SAFEX Soybean Prices Dip As South Africa Oilseeds Trade

Tuesday 6th January 2026

By inAfrika Newsroom

SAFEX soybean prices opened the first full trading week of 2026 on a softer note, with Grain SA’s live feed showing early declines in key contracts on Monday. The moves offer an early signal for oilseed margins, crushers, and feed costs.

Grain SA data showed the December 2026 soybean contract trading at 7,000 rand per tonne, down 150 rand. Meanwhile, the May 2026 contract traded at 6,535 rand, down 35 rand, with volume recorded.

Prices can shift fast in thin early trade.

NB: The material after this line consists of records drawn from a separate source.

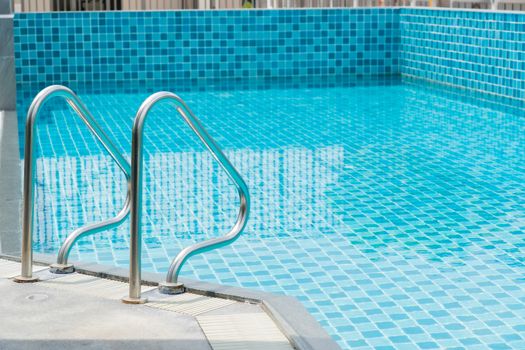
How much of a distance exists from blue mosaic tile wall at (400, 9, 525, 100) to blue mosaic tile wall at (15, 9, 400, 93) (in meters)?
0.44

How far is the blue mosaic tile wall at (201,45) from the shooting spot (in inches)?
420

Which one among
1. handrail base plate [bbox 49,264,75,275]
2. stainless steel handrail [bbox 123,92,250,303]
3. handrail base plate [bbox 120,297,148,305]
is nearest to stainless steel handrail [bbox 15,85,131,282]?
handrail base plate [bbox 49,264,75,275]

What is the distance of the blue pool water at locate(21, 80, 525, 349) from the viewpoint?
370 centimetres

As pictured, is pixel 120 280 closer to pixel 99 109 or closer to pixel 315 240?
pixel 315 240

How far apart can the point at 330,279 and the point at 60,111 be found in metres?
5.54

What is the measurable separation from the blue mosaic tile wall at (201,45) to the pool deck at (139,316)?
7.18 metres

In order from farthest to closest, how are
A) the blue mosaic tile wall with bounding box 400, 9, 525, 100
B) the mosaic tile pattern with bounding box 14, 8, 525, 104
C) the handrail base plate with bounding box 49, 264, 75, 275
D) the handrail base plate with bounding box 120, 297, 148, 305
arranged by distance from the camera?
the mosaic tile pattern with bounding box 14, 8, 525, 104, the blue mosaic tile wall with bounding box 400, 9, 525, 100, the handrail base plate with bounding box 49, 264, 75, 275, the handrail base plate with bounding box 120, 297, 148, 305

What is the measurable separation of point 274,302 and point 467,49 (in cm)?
698

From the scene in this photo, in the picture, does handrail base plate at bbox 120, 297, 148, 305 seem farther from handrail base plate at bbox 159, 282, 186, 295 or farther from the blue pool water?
the blue pool water

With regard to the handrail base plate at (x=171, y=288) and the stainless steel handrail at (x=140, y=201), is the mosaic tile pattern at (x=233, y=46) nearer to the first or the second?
the stainless steel handrail at (x=140, y=201)

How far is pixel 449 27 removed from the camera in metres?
10.1

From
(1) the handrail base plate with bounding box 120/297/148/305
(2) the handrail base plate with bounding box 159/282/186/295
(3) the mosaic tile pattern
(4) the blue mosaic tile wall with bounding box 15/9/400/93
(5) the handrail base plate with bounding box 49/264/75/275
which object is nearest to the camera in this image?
(1) the handrail base plate with bounding box 120/297/148/305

Still, they matter because soybeans link to cooking oil, animal feed, and poultry input costs. Therefore, even small moves can shape near-term hedging decisions.

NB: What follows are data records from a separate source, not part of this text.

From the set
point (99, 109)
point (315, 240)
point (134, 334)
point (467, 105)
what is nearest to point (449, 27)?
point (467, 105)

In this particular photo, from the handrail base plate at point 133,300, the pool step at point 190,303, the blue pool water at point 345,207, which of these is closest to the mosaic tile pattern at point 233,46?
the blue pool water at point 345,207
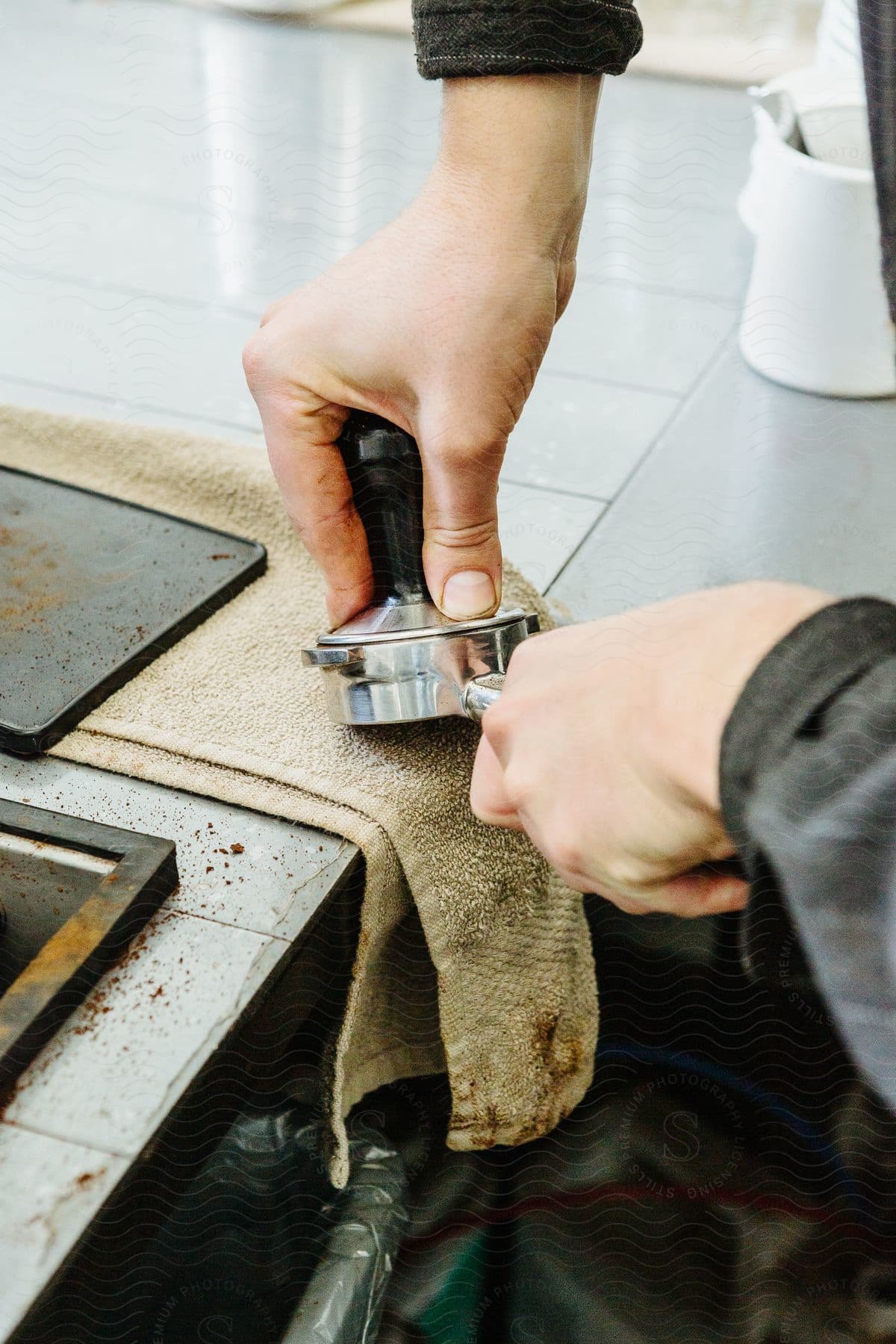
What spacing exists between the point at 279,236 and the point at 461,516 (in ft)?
2.55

Weather risk remains another layer. Forecast watchers have flagged a mix of heavy rain and heat risks in parts of the region in the first week of January. Consequently, traders often reprice grain and oilseeds when field conditions change.

For farmers, the key question is whether current price levels cover input costs, especially fuel and fertiliser. Meanwhile, for millers and feed buyers, the focus is supply timing and storage. Also, for lenders, price swings shape credit risk on seasonal finance.

The SAFEX screen does not tell the whole story. However, it gives a clean benchmark that many contracts reference. As a result, Monday’s dip will feed into procurement talks this week.

Next steps — SAFEX soybean prices

Traders will watch daily volumes and whether SAFEX soybean prices stabilise after early deals. In addition, weather updates will guide field expectations and basis levels.